[Dataset entries]

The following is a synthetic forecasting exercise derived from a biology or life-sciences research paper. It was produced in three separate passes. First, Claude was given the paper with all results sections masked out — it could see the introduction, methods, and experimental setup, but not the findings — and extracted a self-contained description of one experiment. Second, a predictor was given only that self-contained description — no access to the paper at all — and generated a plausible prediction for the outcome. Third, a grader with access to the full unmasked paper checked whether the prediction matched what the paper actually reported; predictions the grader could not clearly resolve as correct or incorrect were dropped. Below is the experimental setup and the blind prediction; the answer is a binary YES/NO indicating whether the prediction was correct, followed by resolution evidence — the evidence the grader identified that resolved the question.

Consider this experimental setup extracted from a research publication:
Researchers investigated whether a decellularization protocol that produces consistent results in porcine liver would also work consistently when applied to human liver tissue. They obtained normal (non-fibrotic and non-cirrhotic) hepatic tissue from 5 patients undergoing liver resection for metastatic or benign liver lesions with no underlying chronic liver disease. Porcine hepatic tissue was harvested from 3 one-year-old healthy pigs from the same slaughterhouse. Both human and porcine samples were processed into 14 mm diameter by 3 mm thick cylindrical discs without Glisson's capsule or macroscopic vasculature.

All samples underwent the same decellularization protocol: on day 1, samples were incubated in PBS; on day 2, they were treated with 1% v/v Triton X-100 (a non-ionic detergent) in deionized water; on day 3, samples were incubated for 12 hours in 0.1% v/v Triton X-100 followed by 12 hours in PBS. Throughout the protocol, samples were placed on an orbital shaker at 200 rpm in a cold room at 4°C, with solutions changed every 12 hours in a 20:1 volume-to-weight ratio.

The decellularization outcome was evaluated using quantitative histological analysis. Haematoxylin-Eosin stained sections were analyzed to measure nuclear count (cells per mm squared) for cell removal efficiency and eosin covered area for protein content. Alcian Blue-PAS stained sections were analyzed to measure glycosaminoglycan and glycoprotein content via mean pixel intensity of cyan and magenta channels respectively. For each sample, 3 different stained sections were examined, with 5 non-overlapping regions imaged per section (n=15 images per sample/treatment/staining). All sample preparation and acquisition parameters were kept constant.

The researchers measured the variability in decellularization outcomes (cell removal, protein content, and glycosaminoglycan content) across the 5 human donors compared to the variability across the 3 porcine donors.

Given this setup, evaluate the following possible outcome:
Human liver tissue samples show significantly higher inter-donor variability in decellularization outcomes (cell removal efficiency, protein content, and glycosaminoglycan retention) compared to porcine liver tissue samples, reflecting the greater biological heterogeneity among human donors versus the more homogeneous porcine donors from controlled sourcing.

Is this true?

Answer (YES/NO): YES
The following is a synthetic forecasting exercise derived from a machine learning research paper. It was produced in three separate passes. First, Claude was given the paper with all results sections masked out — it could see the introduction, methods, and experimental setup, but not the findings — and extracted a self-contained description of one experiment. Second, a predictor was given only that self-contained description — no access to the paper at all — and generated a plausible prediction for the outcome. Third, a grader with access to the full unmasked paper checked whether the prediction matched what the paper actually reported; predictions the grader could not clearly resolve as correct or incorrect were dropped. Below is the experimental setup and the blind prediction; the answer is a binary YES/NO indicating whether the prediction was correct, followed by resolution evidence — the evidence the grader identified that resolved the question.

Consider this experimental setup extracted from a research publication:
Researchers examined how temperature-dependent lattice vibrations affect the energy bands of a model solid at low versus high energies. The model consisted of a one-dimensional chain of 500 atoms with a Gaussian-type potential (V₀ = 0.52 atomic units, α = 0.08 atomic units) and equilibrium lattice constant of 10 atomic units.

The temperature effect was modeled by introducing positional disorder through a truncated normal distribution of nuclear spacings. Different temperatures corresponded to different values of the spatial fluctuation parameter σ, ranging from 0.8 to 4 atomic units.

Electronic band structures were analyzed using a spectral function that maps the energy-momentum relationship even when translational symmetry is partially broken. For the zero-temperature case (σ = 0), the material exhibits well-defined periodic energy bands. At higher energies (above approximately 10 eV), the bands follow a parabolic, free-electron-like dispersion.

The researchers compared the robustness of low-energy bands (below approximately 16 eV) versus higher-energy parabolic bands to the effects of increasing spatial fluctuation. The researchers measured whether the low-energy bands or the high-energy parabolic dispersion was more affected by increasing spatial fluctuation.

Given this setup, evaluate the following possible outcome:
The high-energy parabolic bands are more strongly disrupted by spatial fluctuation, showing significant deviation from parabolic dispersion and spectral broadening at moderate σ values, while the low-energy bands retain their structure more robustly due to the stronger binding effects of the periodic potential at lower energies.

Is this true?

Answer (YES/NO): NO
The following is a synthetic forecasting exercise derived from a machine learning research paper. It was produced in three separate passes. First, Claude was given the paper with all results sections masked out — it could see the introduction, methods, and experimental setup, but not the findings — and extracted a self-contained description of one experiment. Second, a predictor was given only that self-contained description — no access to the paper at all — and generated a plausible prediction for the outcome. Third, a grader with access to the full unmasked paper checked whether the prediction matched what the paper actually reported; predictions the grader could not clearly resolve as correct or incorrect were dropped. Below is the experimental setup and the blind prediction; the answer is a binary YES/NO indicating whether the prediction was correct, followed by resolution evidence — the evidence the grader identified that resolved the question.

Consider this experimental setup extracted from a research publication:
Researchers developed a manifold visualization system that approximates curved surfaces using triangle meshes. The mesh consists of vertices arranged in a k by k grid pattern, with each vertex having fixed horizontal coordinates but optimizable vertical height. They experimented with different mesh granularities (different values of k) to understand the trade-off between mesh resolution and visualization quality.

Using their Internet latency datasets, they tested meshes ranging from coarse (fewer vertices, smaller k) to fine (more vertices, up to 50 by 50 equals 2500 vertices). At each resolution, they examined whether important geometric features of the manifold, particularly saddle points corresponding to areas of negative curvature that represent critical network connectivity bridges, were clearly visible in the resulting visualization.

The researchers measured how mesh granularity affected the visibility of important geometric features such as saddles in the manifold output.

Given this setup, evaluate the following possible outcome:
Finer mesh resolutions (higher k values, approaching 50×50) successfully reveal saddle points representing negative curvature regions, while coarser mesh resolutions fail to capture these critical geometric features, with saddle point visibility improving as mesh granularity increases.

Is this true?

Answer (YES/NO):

#### EXERCISE DIRECTIONS:
Transcribe, exactly and without additions, the lines of the records above, beginning with the line that contains "The high-energy parabolic bands" and ending with the line that contains "Answer (YES/NO): NO", both included.

#### SOLUTION TO THE PROBLEM:
The high-energy parabolic bands are more strongly disrupted by spatial fluctuation, showing significant deviation from parabolic dispersion and spectral broadening at moderate σ values, while the low-energy bands retain their structure more robustly due to the stronger binding effects of the periodic potential at lower energies.

Is this true?

Answer (YES/NO): NO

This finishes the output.